#### [Extract to read]
AAR CORP. and Subsidiaries

Notes to Condensed Consolidated Financial Statements

November 30, 2010

(Unaudited)

(Dollars in thousands, except per share amounts)

Note 9 — Acquisitions

On April 7, 2010, we acquired Aviation Worldwide Services, a leading provider of expeditionary airlift services and aircraft modifications to the United States and other government customers. The purchase price was approximately $200,000 and was paid in cash.  We have made a preliminary purchase price allocation for the acquisition and expect to complete the purchase price allocation in March 2011.

Note 10 — Subsequent Event — Discontinued Operations

Subsequent to the close of the second quarter ended November 30, 2010, the Company concluded that it will exit its Amsterdam component repair facility, and is evaluating a number of strategic alternatives associated with the business unit, including the sale of the unit. The unit operates in a high cost area of Europe and has lost money over the past several quarters.  For the six-month period ended November 30, 2010, sales and pre-tax loss for the Amsterdam facility were $14,336 and $2,602, respectively.  The aggregate carrying value of the unit is approximately $11,000 and we expect to recover the carrying value.  The Company expects to report this unit as a discontinued operation beginning with the third quarter of fiscal 2011.

Note 11 — Business Segment Information

We report our activities in four business segments: Aviation Supply Chain; Government and Defense Services; Maintenance, Repair and Overhaul; and Structures and Systems.  In fiscal 2010, we revised our segments to align with the way our Chief Executive Officer evaluates performance and the way we are internally organized.  Prior year information was revised to conform with our new segment presentation.

#### [Entries from an annotation dataset]
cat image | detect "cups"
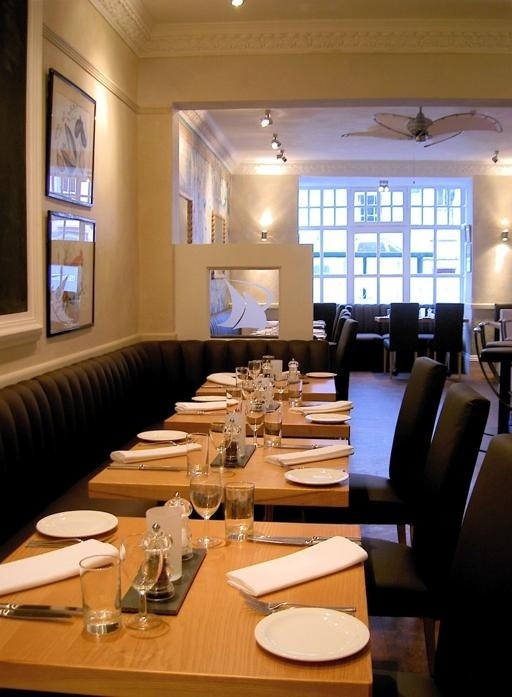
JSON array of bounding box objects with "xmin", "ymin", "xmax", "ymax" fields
[
  {"xmin": 224, "ymin": 414, "xmax": 246, "ymax": 456},
  {"xmin": 263, "ymin": 410, "xmax": 282, "ymax": 449},
  {"xmin": 261, "ymin": 376, "xmax": 273, "ymax": 404},
  {"xmin": 288, "ymin": 379, "xmax": 303, "ymax": 407},
  {"xmin": 186, "ymin": 433, "xmax": 209, "ymax": 480},
  {"xmin": 270, "ymin": 360, "xmax": 282, "ymax": 376},
  {"xmin": 248, "ymin": 361, "xmax": 261, "ymax": 379},
  {"xmin": 189, "ymin": 466, "xmax": 223, "ymax": 549},
  {"xmin": 146, "ymin": 507, "xmax": 182, "ymax": 582},
  {"xmin": 79, "ymin": 555, "xmax": 125, "ymax": 643},
  {"xmin": 224, "ymin": 482, "xmax": 254, "ymax": 542},
  {"xmin": 226, "ymin": 387, "xmax": 242, "ymax": 414},
  {"xmin": 210, "ymin": 426, "xmax": 232, "ymax": 473},
  {"xmin": 236, "ymin": 367, "xmax": 248, "ymax": 390},
  {"xmin": 121, "ymin": 534, "xmax": 162, "ymax": 631},
  {"xmin": 246, "ymin": 402, "xmax": 266, "ymax": 448}
]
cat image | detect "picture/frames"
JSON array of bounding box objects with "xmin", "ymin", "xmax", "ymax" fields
[
  {"xmin": 45, "ymin": 210, "xmax": 96, "ymax": 337},
  {"xmin": 212, "ymin": 210, "xmax": 226, "ymax": 279},
  {"xmin": 178, "ymin": 191, "xmax": 193, "ymax": 244},
  {"xmin": 1, "ymin": 1, "xmax": 44, "ymax": 341},
  {"xmin": 42, "ymin": 67, "xmax": 96, "ymax": 208}
]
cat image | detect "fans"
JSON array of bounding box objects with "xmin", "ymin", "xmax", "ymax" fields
[{"xmin": 340, "ymin": 106, "xmax": 504, "ymax": 148}]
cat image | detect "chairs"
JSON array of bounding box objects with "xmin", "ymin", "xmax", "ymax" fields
[
  {"xmin": 333, "ymin": 316, "xmax": 348, "ymax": 342},
  {"xmin": 350, "ymin": 357, "xmax": 448, "ymax": 545},
  {"xmin": 332, "ymin": 305, "xmax": 345, "ymax": 340},
  {"xmin": 361, "ymin": 382, "xmax": 492, "ymax": 674},
  {"xmin": 373, "ymin": 434, "xmax": 512, "ymax": 696},
  {"xmin": 328, "ymin": 319, "xmax": 358, "ymax": 401},
  {"xmin": 426, "ymin": 303, "xmax": 465, "ymax": 379},
  {"xmin": 344, "ymin": 312, "xmax": 351, "ymax": 317},
  {"xmin": 334, "ymin": 309, "xmax": 348, "ymax": 342},
  {"xmin": 383, "ymin": 303, "xmax": 420, "ymax": 379}
]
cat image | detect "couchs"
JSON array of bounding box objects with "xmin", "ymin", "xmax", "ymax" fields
[
  {"xmin": 494, "ymin": 303, "xmax": 512, "ymax": 341},
  {"xmin": 346, "ymin": 303, "xmax": 463, "ymax": 371},
  {"xmin": 1, "ymin": 339, "xmax": 328, "ymax": 542}
]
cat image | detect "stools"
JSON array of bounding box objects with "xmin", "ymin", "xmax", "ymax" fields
[
  {"xmin": 473, "ymin": 327, "xmax": 512, "ymax": 433},
  {"xmin": 479, "ymin": 321, "xmax": 512, "ymax": 397}
]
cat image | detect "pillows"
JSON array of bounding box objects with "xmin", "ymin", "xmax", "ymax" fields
[{"xmin": 499, "ymin": 309, "xmax": 512, "ymax": 340}]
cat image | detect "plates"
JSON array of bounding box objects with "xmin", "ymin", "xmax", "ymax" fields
[
  {"xmin": 36, "ymin": 510, "xmax": 118, "ymax": 537},
  {"xmin": 192, "ymin": 396, "xmax": 226, "ymax": 401},
  {"xmin": 284, "ymin": 467, "xmax": 349, "ymax": 485},
  {"xmin": 137, "ymin": 430, "xmax": 188, "ymax": 440},
  {"xmin": 306, "ymin": 372, "xmax": 336, "ymax": 377},
  {"xmin": 306, "ymin": 414, "xmax": 350, "ymax": 423},
  {"xmin": 254, "ymin": 608, "xmax": 371, "ymax": 662}
]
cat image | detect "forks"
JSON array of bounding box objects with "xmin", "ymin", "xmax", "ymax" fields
[
  {"xmin": 239, "ymin": 594, "xmax": 358, "ymax": 615},
  {"xmin": 25, "ymin": 535, "xmax": 119, "ymax": 547}
]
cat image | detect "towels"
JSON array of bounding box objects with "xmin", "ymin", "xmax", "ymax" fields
[
  {"xmin": 263, "ymin": 443, "xmax": 354, "ymax": 467},
  {"xmin": 224, "ymin": 535, "xmax": 369, "ymax": 597},
  {"xmin": 110, "ymin": 442, "xmax": 202, "ymax": 464},
  {"xmin": 206, "ymin": 372, "xmax": 243, "ymax": 386},
  {"xmin": 0, "ymin": 537, "xmax": 119, "ymax": 599},
  {"xmin": 173, "ymin": 399, "xmax": 237, "ymax": 416},
  {"xmin": 289, "ymin": 399, "xmax": 352, "ymax": 415}
]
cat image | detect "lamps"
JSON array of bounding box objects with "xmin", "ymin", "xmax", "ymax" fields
[
  {"xmin": 271, "ymin": 133, "xmax": 282, "ymax": 149},
  {"xmin": 260, "ymin": 110, "xmax": 273, "ymax": 128}
]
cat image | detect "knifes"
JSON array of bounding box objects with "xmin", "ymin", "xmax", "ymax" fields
[
  {"xmin": 0, "ymin": 608, "xmax": 73, "ymax": 620},
  {"xmin": 107, "ymin": 464, "xmax": 181, "ymax": 471},
  {"xmin": 0, "ymin": 602, "xmax": 85, "ymax": 613},
  {"xmin": 246, "ymin": 535, "xmax": 362, "ymax": 545},
  {"xmin": 282, "ymin": 443, "xmax": 332, "ymax": 448}
]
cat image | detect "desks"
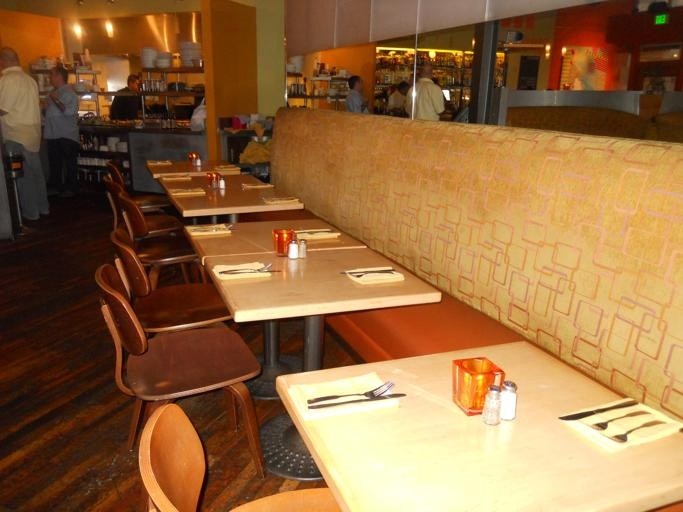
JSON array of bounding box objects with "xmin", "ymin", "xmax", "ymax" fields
[
  {"xmin": 147, "ymin": 159, "xmax": 241, "ymax": 180},
  {"xmin": 274, "ymin": 338, "xmax": 682, "ymax": 512},
  {"xmin": 203, "ymin": 247, "xmax": 443, "ymax": 481},
  {"xmin": 185, "ymin": 219, "xmax": 368, "ymax": 401},
  {"xmin": 159, "ymin": 175, "xmax": 305, "ymax": 224}
]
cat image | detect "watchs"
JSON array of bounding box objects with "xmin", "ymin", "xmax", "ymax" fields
[{"xmin": 54, "ymin": 100, "xmax": 59, "ymax": 105}]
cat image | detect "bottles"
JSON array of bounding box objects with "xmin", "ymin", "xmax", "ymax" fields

#### [Your tasks]
A – Restate word for word the stretch of the AAR financial notes from "Subsequent to the" through "of fiscal 2011.".
B – Take the AAR financial statement notes further, beginning right after the last sentence shown.
The rows are separate material and have no connection to the financial statement notes.

#### [Solved problems]
A –
Subsequent to the close of the second quarter ended November 30, 2010, the Company concluded that it will exit its Amsterdam component repair facility, and is evaluating a number of strategic alternatives associated with the business unit, including the sale of the unit. The unit operates in a high cost area of Europe and has lost money over the past several quarters.  For the six-month period ended November 30, 2010, sales and pre-tax loss for the Amsterdam facility were $14,336 and $2,602, respectively.  The aggregate carrying value of the unit is approximately $11,000 and we expect to recover the carrying value.  The Company expects to report this unit as a discontinued operation beginning with the third quarter of fiscal 2011.

B –
Sales in the Aviation Supply Chain segment are derived from the sale and lease of a wide variety of new, overhauled and repaired engine and airframe parts and components principally to the commercial aviation market.  We also offer customized inventory supply chain management programs.  Sales also include the sale and lease of commercial aircraft and jet engines and technical and advisory services.  Cost of sales consists principally of the cost of product, direct labor, overhead (primarily indirect labor, facility cost and insurance) and the cost of lease revenue (primarily depreciation and insurance).

Sales in the Government and Defense Services segment are derived from the sale of new and overhauled engine and airframe parts and components, customized performance based logistics programs, expeditionary airlift services, aircraft modifications and engineering, design, and integration services to our government and defense customers.  Cost of sales consists principally of the cost of the product (primarily aircraft and engine parts), direct labor, overhead and aircraft maintenance costs.

Sales in the Maintenance, Repair and Overhaul segment are principally derived from aircraft maintenance, including painting, and the repair and overhaul of landing gear.  Cost of sales consists principally of the cost of product (primarily replacement aircraft parts), direct labor and overhead.

Sales in the Structures and Systems segment are derived from the engineering, design and manufacture of containers, pallets and shelters used to support the U.S. military’s tactical deployment requirements, complex machined and fabricated parts, components and sub-systems for various aerospace and defense programs and other applications, in-plane cargo loading and handling systems for commercial and military applications and composite products for aviation and industrial use.  Cost of sales consists principally of the cost of product, direct labor and overhead.

The accounting policies for the segments are the same as those described in Note 1 of Notes to Consolidated Financial Statements included in our annual report on Form 10-K for the year ended May 31, 2010. Our chief operating decision making officer (Chief Executive Officer) evaluates performance based on the reportable segments and utilizes gross profit as a primary profitability measure. The expenses and assets related to corporate activities are not allocated to the segments.  Our reportable segments are aligned principally around differences in products and services.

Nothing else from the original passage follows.